Wednesday, March 2, 2016

Thriftshopping: Bargains, Fun, and Fashion in Three Easy Steps

(Reclaimed from Blogjob, where the tags were charity storefashionable clothes in charity stores,quality of clothing in charity storessecondhand clothes,shopping as an act of charitywardrobe building in charity stores.)

(Topic credit: +Andria Perry in the discussion of . Image credit: a charity known for organizing excellent stores, and other good works.)
"S/He buys all her/his clothes at secondhand stores" may suggest (to older people) someone who is very badly dressed. If you don't have a lot of time and money, it may seem that that's the effect you'll get by thriftshopping for clothes, because the selection is usually limited. Over time, however, it's possible to build a wardrobe of upscale classic clothes entirely by shopping at the resale stores that support charitable causes.
There was a time when a "fashion blog" featuring pictures of what was in my closet would have been quite the hot ticket. As a Bright Young Thing I was considered well dressed--and I always shopped for causes. That time is over. I'm no longer twenty-five years old, and the look that works for me is no longer the height of fashion. I can explain what worked for me, but finding ways to make it work for you will still be up to you.
First, it helped that I'd absorbed a certain level of "fashion/beauty consciousness" as a child. Apart from what the Madison Avenue Misogynists are trying to palm off on women in a particular season, style rules differ because most people can achieve more than one look that they may like. As a top-heavy young woman in Washington, D.C., I considered the fashion looks that worked for Barbara Bush, Dolly Parton, Marla Maples, Rekha, and Meredith Baxter-Birney. Then, being in Washington, I generally bought the sort of styles that worked for Mrs. Bush. Even if you are a top-heavy young woman, that might not be the look you want. The point is to have an idea of what you do want.

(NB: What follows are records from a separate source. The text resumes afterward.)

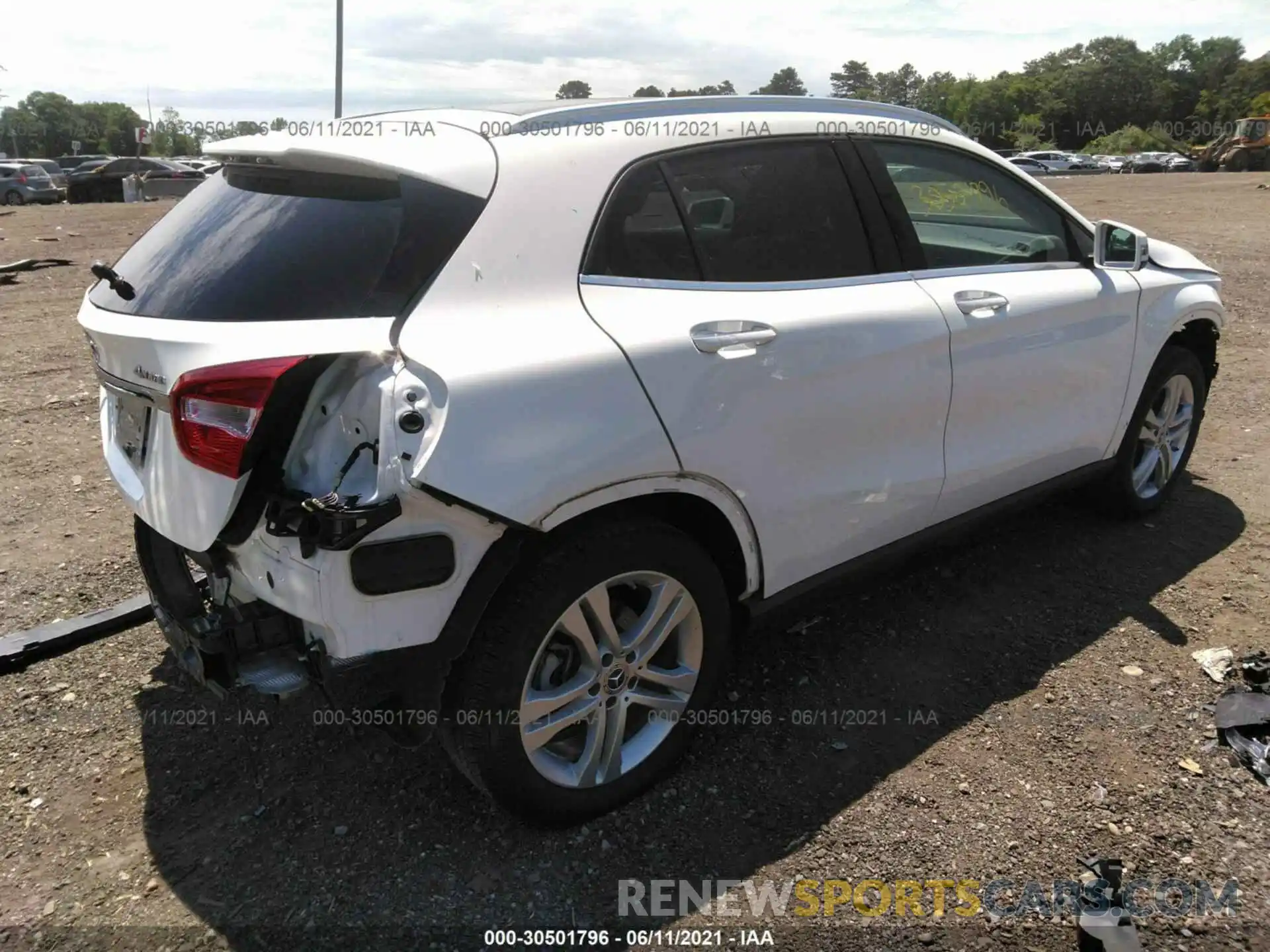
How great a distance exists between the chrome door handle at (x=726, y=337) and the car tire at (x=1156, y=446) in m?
2.36

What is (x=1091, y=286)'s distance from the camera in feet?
12.6

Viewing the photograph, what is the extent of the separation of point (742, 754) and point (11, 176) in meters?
34.0

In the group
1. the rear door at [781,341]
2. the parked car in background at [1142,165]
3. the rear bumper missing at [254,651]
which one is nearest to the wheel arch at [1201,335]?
the rear door at [781,341]

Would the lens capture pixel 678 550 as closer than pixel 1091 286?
Yes

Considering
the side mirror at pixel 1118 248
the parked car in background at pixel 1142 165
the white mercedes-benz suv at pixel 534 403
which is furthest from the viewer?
the parked car in background at pixel 1142 165

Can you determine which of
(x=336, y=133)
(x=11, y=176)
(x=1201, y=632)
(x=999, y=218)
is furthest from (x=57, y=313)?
(x=11, y=176)

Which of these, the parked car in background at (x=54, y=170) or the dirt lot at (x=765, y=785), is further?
→ the parked car in background at (x=54, y=170)

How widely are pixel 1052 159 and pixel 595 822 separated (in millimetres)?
53176

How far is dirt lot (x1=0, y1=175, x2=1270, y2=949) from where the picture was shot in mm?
2447

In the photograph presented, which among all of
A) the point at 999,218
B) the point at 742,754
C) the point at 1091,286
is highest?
the point at 999,218

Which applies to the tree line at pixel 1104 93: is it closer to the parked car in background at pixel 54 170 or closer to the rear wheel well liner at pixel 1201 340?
the parked car in background at pixel 54 170

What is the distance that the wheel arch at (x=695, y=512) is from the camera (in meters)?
Answer: 2.38

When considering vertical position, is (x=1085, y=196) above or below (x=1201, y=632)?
above

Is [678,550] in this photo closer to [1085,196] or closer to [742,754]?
[742,754]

The next step is to find it in secondhand stores. If you're committed to buying everything you wear in aid of a good cause, you may have to wear compromises for a year or two even in a city, but you will eventually get the wardrobe you want. I'm not talking about "the 'exclusive' style that only Mary and Jane are wearing this year, and the store has only two left, one in each color, and this color is mine and I want it." (That may or may not ever turn up in good condition in a charity store.) I'm talking about a reasonable number of shirts, jackets, skirts, trousers, sweaters, dresses, overcoats, etc., that work for you and won't scream "this year" when worn again next year, or next decade.
Look for quality and condition. When a dress shirt costs only $2, you might not mind that threads are already starting to break and pull out on the inside, especially if you're going to wear it under a jacket anyway, but over time you will notice that the $3 shirt whose seams were solid has lasted longer and given more satisfaction. As a general rule, anything made from rayon or polyester is worth buying, even on a dollar-a-bag clearance sale, only if you're planning to use it in some sort of craft project rather than actually wear it. Natural materials are almost always best. Pretentious neighborhoods (Chevy Chase, Maryland, comes to mind) may frown on charity stores; nice neighborhoods (Bethesda, Maryland, comes to mind) tend to have great charity stores, where rich people share and circulate treasures collected around the world.

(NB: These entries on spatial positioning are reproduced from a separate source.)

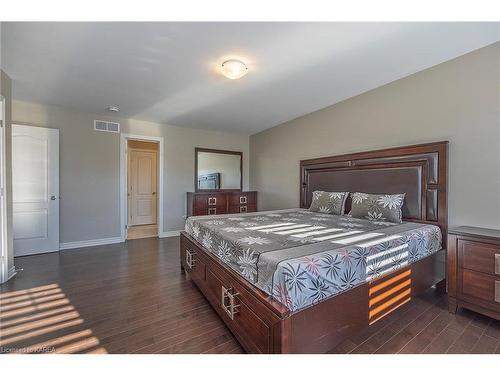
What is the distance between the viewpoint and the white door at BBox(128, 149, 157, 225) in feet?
20.3

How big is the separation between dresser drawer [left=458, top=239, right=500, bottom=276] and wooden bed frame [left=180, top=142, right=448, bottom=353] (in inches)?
11.9

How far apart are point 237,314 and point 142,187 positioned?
225 inches

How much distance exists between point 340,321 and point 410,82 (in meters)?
2.84

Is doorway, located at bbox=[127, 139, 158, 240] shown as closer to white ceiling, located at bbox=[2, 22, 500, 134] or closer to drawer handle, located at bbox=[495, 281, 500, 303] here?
white ceiling, located at bbox=[2, 22, 500, 134]

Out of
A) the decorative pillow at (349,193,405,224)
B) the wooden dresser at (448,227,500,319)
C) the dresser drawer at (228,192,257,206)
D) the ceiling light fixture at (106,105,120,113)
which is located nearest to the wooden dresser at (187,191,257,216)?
the dresser drawer at (228,192,257,206)

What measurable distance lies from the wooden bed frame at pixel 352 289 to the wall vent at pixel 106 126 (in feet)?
9.24

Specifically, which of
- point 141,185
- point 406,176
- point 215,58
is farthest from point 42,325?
point 141,185

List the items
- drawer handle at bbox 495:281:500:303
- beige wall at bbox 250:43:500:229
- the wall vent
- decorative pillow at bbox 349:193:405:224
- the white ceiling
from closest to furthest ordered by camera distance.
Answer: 1. drawer handle at bbox 495:281:500:303
2. the white ceiling
3. beige wall at bbox 250:43:500:229
4. decorative pillow at bbox 349:193:405:224
5. the wall vent

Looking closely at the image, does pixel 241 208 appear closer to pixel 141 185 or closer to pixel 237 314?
pixel 141 185

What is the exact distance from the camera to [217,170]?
18.0 ft

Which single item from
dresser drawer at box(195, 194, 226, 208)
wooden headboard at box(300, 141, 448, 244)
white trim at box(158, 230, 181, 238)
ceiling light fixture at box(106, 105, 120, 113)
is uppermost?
ceiling light fixture at box(106, 105, 120, 113)
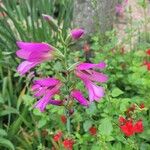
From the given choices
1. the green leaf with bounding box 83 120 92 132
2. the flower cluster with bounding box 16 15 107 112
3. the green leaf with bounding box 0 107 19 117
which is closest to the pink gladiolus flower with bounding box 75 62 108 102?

Over time, you may notice that certain labels tend to recur in your favorite bargain clothes. They will probably be upscale labels, no matter how casual your style is.
When you have a choice between something that's fashionable right now and something that's less fashionable but that suits you, as a general rule the item that suits you is the one that will give more satisfaction. Even if you hang out with people who take fashion seriously, and they tell you you look like a ghost from the past, at least you'll be a happy ghost. However, all rules have their exceptions. If you're going to spend time with someone who feels less confident about his or her self-image than you do, thriftshopping gives you the option of varying your look to include something that suggests that you're trying to look like, rather than upstage, this client or friend.
How do you get the time for all this thriftshopping? It helps to start early--as a student, if possible. I did odd jobs that often gave me a half-hour or an hour to kill in neighborhoods that have good charity stores. Which neighborhoods those are will depend on your city and your preferred charities. If you can get a part-time or occasional job providing day care for a child or patient who enjoys thriftshopping too, you're really in clover.
After finding good stores, the third step is knowing when to stop. Charity stores sell a little bit of everything. Young "nest builders" need a little bit of everything to replace the hand-me-downs, borrowing, or lack of things they want. Because buying things from a good charity store is a way of supporting a good cause, it can be addictive. I'm generally in favor of a reasonable level of hoarding, but if you have more than 100 complete outfits for each season, have so many "decor" items that you're starting to stack ceramic pieces in layers on the floor, or have the supplies needed for more craft projects than you could reasonably plan to finish if you worked on them daily until your hundredth birthday, it's probably time to donate some merchandise to your favorite charity store and just send them money instead of shopping...or else open a charity store of your own.